3つ目に、ミトコンドリアを調査するという。ミトコンドリアは生体のメタボリズムに寄与し、体中に信号を送っている。そのため、脳の量子ビットにおいても重要な役割を担っている可能性が高い。神経伝達物質とシナプスの発火が脳内の量子もつれを引き起こしている可能性があると研究チームは考えているそうだ。

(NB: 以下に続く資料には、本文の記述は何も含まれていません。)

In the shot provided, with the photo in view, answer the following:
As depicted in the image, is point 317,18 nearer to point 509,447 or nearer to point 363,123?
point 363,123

脳が量子コンピュータだと判明すれば、長期記憶、意識、感情、気付きなど、脳の最もミステリアスな機能を解明する糸口を掴むことになるという。もし意識が量子コンピュータの産物だとすれば、これまでの人間観が180度転回するような大発見だ。物理的なプロセスで意識が発生するならば、理論的には人口知能に意識を持たせることも可能になるだろう。いずれにしろ、全ては実験の結果が出てからだ。フィッシャー教授らの今後の研究に一層期待したい。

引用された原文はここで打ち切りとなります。